§ **Extracted text**:
Tom Switzer, freshly appointed executive director of the Centre for Independent Studies and founding editor of Cut & Paste, on the CIS website yesterday:

Next week marks the centenary of the Bolshevik Revolution. November 7, 1917, was not just one of the most influential events of all time, it ushered in the most terrifying period in human history. In the matter of scale, the Russian revolutionaries and their later successors in China and elsewhere achieved a record of far more deaths than either world war. According to the London-based project to create a Museum of Communist Terror, 15-18 million people died in World War I; 40-80 million died in World War II; and 80-100 million died under communist regimes.

But 100 years later, Switzer says, many Western young people are ignorant of the ideology that inspired Vladimir Lenin and Leon Trotsky:

According to YouGov surveys, only 55 per cent of American millennials think communism was, and still is, a problem. A third of young people believe US president George W. Bush murdered more people than Soviet dictator (Joseph) Stalin did. And about 70 per cent of young British people have never heard of Mao Zedong … whose regime murdered tens of millions of Chinese.

Socialist Alternative plans to celebrate the Russian Revolution in Melbourne (where else?) next week. Its website in January this year:

We will carry material in each issue of our paper this year to bring out the truth about the Russian Revolution and the role of the Bolshevik Party which has been the subject ever since of a relentless campaign of distortion and disinformation by its capitalist opponents. In fact it might be said that this was the greatest “fake news” campaign of the past century.

In its August 2015 obituary of eminent historian Robert Conquest, an expert on Stalin’s purges of the 1930s, The Economist said:

The intellectual history of the West in the 20th century was dominated by arguments over totalitarianism: its causes, effects — and possible justification. Even after flag-waving supporters of the Soviet Union had dwindled to irrelevance, the conviction that communism was a good idea poorly executed persisted in certain quarters. Others still thought the communist threat overstated, or drew equivalences between crimes committed in the name of socialism and those of Western anti-communism. The position that communism was a monstrously evil system responsible for unprecedented atrocities was held by only a minority of scholars. Robert Conquest … was one of the most eloquent and implacable members of that camp. To the chagrin of his opponents, he turned out to be right.

§ **Exercise objective**:
In the excerpt on the Bolshevik Revolution's centenary, condense the paragraph beginning "According to YouGov surveys" into a short bulleted list of its main findings.

§ **Rows**:
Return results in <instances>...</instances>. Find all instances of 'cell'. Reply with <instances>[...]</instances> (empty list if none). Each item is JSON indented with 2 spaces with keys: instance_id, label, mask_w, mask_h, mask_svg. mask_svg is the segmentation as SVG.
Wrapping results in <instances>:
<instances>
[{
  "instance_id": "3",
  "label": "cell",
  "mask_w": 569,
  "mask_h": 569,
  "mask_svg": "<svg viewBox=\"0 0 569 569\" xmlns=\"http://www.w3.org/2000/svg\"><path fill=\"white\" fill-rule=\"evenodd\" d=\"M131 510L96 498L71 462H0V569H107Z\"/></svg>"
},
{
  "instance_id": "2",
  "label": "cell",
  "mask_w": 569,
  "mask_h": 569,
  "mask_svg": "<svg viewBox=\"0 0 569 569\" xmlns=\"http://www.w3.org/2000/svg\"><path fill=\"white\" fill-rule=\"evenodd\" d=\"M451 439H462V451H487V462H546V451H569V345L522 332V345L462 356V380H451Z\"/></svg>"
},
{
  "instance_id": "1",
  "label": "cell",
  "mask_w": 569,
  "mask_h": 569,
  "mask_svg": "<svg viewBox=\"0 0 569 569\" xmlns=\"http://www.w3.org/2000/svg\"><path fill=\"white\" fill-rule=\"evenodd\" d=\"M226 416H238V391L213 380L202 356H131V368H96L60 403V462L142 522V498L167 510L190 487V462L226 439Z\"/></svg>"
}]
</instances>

§ **Response to this exercise**:
YouGov survey findings:
- Only 55 percent of American millennials think communism was, and still is, a problem.
- A third of young people believe US president George W. Bush murdered more people than Soviet dictator Joseph Stalin did.
- About 70 percent of young British people have never heard of Mao Zedong, whose regime murdered tens of millions of Chinese.